How Do You Calculate Resultant Force Vectors and Their Angles?

[rico22]

Homework Statement

a) Express each force as a Cartesian vector.

b) Determine the magnitude and coordinate direction angles of the resultant force acting on the hook.

See figured attached.

Homework Equations

The Attempt at a Solution

First I expressed F1 and F2 into its x, y, and z components.
F1: 300(cos 30°)$\hat{}i$ +0$\hat{}j$ -300(sin30°)$\hat{}k$... this gives 260$\hat{}i$ +0$\hat{}j$ -150$\hat{}k$

F2: 500(cos 45)(sin 45) + 500(cos 45)(cos 30) - 500(sin 45)
250$\hat{}i$ + 306$\hat{}j$ - 354$\hat{}k$

Resultant (FR) = F1 + F2: 510$\hat{}i$ +306$\hat{}j$ - 504$\hat{}k$

magnitude of resultant = √(510²+306²+(-504)²) ≈779 N

θ_x= cos^-1(510/779) ≈49°

θ_y= cos^-1(306/779) ≈67°

θ_z= cos^-1(504/779) ≈130°

But this is wrong its supposed to be magnitude of resultant = 733N with angles of 53.5, 65.3, 133 respectively.
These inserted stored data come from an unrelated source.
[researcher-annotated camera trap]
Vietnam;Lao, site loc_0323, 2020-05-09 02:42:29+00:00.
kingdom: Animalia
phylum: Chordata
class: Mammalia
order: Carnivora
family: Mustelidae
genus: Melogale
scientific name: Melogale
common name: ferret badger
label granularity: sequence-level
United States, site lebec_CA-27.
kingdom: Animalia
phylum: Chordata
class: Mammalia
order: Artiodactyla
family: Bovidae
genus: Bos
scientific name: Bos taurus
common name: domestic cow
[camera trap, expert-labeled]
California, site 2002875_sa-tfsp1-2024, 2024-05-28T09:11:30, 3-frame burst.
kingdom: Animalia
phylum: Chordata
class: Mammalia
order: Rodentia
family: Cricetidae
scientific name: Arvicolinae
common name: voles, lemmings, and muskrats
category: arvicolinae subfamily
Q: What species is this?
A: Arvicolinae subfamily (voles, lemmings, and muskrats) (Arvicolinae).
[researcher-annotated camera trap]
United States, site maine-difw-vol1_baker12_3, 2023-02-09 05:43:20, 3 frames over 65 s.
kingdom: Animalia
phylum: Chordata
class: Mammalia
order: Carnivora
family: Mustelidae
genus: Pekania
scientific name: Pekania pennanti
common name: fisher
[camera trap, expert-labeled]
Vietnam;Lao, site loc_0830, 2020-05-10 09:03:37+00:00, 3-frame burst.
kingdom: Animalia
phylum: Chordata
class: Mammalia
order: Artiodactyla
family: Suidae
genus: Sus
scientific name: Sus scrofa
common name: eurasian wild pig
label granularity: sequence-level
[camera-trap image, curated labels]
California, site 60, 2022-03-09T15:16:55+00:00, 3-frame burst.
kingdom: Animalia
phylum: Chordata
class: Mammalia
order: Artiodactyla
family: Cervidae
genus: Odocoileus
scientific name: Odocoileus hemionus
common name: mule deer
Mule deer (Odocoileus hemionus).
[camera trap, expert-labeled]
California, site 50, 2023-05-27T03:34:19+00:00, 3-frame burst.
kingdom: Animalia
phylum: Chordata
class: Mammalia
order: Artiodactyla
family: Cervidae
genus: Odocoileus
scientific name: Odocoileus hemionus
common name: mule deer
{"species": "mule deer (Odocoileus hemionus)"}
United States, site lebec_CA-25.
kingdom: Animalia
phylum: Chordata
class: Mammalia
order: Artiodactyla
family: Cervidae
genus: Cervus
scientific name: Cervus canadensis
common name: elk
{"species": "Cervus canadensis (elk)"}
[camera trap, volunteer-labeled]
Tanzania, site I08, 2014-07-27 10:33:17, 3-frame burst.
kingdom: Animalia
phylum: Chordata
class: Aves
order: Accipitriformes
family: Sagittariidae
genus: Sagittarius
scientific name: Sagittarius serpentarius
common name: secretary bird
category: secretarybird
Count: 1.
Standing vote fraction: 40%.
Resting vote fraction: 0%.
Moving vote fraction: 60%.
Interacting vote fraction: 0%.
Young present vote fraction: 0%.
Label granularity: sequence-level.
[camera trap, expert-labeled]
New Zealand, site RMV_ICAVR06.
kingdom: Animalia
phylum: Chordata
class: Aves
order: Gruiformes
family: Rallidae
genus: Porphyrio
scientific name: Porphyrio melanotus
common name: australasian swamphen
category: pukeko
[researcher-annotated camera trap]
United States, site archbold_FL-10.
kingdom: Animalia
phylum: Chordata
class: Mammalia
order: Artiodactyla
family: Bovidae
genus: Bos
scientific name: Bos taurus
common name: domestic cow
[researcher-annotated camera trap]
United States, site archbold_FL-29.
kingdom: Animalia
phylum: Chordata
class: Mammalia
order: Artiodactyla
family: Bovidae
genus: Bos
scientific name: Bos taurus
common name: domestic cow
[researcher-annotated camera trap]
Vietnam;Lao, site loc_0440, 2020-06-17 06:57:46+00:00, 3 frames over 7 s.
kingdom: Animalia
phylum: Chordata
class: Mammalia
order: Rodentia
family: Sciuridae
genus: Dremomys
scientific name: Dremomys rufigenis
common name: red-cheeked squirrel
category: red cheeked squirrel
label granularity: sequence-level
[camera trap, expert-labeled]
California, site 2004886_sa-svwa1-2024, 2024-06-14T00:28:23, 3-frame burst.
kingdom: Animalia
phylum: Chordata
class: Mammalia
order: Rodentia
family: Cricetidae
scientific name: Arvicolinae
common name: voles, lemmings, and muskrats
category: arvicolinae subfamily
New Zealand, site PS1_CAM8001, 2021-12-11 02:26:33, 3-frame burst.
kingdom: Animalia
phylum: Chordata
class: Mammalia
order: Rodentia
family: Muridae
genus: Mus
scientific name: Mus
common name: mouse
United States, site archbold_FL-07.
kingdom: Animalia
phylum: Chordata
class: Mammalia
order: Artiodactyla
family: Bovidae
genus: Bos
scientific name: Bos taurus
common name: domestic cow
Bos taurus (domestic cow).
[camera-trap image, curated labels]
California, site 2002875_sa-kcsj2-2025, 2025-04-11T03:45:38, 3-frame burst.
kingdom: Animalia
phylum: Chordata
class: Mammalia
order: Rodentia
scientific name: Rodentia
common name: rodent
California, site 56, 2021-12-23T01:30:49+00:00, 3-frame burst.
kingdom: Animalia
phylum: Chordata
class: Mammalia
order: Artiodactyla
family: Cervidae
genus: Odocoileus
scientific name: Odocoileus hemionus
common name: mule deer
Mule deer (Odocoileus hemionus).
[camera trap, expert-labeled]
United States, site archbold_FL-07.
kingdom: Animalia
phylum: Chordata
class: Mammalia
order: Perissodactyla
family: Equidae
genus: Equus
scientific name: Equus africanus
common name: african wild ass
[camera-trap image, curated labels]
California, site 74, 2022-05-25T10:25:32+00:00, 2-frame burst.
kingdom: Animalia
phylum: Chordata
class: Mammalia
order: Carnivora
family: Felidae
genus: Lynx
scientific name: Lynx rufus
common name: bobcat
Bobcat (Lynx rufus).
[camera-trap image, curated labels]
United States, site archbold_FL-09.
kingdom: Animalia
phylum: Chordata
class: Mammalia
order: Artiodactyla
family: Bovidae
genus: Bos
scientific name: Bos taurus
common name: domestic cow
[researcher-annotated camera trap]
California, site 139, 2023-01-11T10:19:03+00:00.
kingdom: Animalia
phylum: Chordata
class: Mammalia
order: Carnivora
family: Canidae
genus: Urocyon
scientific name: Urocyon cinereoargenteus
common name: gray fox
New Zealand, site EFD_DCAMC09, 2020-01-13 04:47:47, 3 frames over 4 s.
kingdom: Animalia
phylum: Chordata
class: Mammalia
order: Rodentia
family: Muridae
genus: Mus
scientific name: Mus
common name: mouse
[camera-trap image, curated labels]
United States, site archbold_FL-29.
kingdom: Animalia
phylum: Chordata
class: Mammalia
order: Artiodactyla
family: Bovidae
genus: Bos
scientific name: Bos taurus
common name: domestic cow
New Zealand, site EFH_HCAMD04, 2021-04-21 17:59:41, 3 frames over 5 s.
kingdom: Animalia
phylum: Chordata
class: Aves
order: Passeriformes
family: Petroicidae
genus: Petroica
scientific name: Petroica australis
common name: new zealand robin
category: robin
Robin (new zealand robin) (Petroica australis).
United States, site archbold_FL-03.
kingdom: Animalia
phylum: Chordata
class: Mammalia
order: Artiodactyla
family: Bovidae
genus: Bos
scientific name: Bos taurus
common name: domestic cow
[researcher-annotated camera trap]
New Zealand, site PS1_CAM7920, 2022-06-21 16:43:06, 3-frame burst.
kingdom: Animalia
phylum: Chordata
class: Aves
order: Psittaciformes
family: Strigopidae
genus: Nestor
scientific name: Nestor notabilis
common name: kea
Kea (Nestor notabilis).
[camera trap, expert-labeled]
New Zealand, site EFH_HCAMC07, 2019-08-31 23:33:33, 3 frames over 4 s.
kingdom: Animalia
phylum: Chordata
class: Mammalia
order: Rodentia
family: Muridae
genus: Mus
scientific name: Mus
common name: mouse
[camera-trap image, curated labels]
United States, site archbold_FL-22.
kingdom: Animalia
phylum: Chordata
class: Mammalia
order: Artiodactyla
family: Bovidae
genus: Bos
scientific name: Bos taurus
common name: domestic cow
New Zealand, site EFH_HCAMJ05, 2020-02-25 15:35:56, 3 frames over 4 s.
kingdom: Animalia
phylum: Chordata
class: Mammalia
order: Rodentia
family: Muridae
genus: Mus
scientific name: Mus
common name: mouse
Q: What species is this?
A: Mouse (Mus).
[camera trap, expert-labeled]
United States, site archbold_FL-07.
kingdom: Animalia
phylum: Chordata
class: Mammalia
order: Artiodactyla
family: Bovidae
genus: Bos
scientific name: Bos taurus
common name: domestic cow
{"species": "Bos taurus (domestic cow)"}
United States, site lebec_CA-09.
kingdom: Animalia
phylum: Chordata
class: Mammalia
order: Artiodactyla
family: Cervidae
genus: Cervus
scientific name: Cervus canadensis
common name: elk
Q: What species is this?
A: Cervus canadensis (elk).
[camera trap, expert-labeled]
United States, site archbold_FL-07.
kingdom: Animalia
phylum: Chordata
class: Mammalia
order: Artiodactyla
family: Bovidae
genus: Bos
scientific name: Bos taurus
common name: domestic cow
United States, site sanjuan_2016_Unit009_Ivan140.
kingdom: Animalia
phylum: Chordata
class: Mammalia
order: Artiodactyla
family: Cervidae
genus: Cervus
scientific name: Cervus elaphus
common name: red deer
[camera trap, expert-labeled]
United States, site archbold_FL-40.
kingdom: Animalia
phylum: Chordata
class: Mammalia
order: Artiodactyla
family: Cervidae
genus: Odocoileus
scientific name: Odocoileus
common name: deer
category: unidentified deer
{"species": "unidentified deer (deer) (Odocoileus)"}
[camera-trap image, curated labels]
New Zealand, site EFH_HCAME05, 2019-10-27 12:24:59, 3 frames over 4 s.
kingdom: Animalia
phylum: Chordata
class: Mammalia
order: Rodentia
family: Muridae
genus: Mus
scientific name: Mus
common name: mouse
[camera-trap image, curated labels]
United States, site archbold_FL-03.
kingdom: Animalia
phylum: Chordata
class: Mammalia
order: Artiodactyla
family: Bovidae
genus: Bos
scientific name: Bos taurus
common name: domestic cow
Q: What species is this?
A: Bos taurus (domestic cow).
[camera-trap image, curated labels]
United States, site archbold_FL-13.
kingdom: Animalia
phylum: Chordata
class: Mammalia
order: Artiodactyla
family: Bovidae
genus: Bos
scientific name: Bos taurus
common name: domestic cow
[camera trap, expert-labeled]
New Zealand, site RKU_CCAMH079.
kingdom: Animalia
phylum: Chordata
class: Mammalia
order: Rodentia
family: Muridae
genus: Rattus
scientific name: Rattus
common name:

I don't really know what I am doing wrong. Any type of help would greatly be appreciated.

 

[barryj]

Double check this: F2: 500(cos 45)(sin 45) + 500(cos 45)(cos 30) - 500(sin 45)
Particulary 500(cos 45)(sin 45)

 

[rico22]

oh wow, ... thanks!... even when I was typing it I didn't catch it...

 

[Ahmed Said]

F2x=500cos(45)sin(30)
that is the right one

 

[PeroK]

F2x=500cos(45)sin(30)
that is the right one

You might be six years too late with that answer!